Harmar, Josiah
Harmar, Josiah
HARMAR, JOSIAH. (1753–1813). Continental officer, lieutenant colonel, commandant of the U.S. army, 1784–1791. Pennsylvania. Born in Philadelphia on 10 November 1753, Josiah Harmar was orphaned three months later. He was educated at Robert Proud's Quaker school. Commissioned as a captain of the First Pennsylvania Battalion on 27 October 1775, he was promoted to major in the Third Pennsylvania Battalion on 1 October 1776, and lieutenant colonel of the Sixth Pennsylvania Battalion on 6 June 1777. He saw action in the battles of Brandywine, Monmouth, and Stony Point, and endured the winter of 1777–1778 at Valley Forge. After 9 August 1780, Harmra commanded the Seventh Pennsylvania Battalion, transferring to the Third Pennsylvania in the reorganization of the Pennsylvania Line on 17 January 1781. At this point, Harmar was second in command to Genreal Anthony Wayne in the Yorktown campaign. Transferred to the First Pennsylvania on 1 January 1783, he was promoted to colonel on 30 September 1783 and served until 3 November of that year.
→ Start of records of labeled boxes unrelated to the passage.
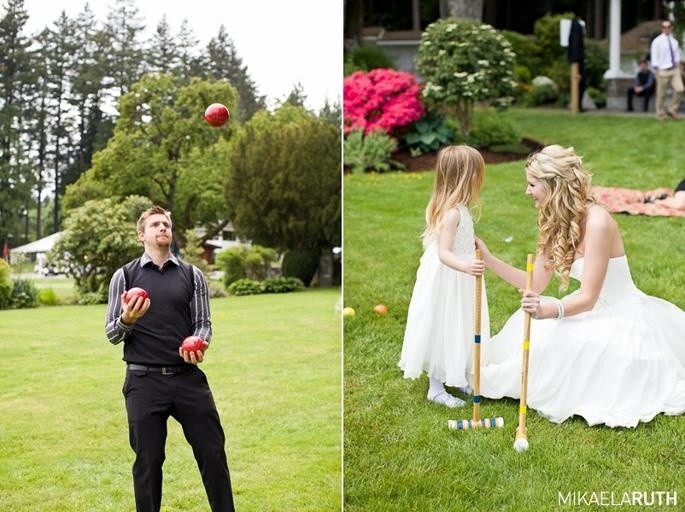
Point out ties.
[668,35,676,68]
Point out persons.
[644,180,685,209]
[627,61,655,113]
[399,144,491,408]
[475,144,684,429]
[104,206,235,512]
[650,20,685,119]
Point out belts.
[128,365,183,376]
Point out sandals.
[427,390,466,408]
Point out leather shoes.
[657,109,679,122]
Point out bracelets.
[555,300,565,320]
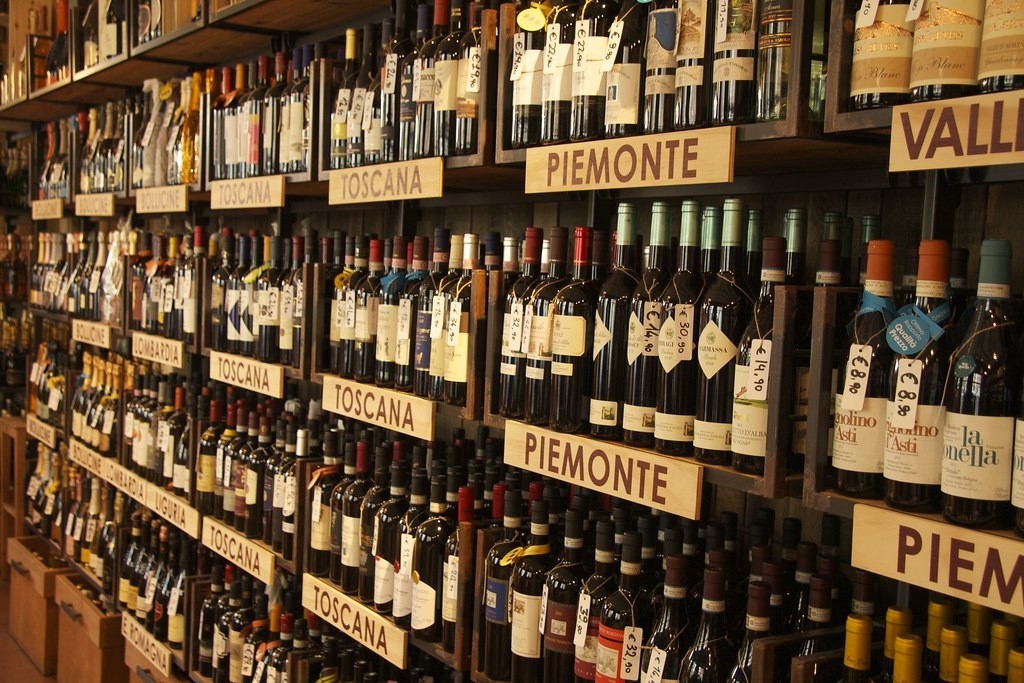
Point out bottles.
[0,0,1024,683]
After the reconstitution of the Continental army, Harmar was recalled and made lieutenant-colonel commandant of the First United States Regiment, which constituted the entire army at the time. He held this post from 12 August 1784 to 4 March 1791, being brevetted brigadier general on 31 July 1787.
In 1790 Harmar pushed the Shawnees along the Scioto River, and later in the year he left Fort Washington (Cincinnati) to attack the Indians in the Maumee Valley with a force of 400 regulars and a thousand militia from Kentucky and Pennsylvania. Although his force reached his objective of Miami Town and burned a number of Shawnee settlements, Harmar twice detached units that were mauled by Little Turtle's forces. Coming under withering criticism for this fiasco, Harmar was cleared by a court of inquiry but replaced by General Arthur St. Clair, who went on to suffer even greater failure against the Indians. Harmar resigned from the army on 1 January 1792. From 1792 to 1798 Harmar served as Pennsylvania's Adjutant General. He died on 20 August 1813 at his estate on the Schuylkill River, called, appropriately enough, "The Retreat."
SEE ALSO Yorktown Campaign.
BIBLIOGRAPHY
Eid, Leroy V. "'The Slaughter Was Reciprocal': Josiah Harmar's Two Defenses, 1780." Northwest Ohio Quarterly 65 (Spring, 1993): 51-67.
Kohn, Richard H. Eagle and Sword: The Federalists and the Creation of the Military Establishment in America, 1783–1802. New York: Free Press, 1975.
Palmer, Dave R. 1794: America, Its Army, and the Birth of a Nation. Novato, Calif.: Presidio Press, 1994.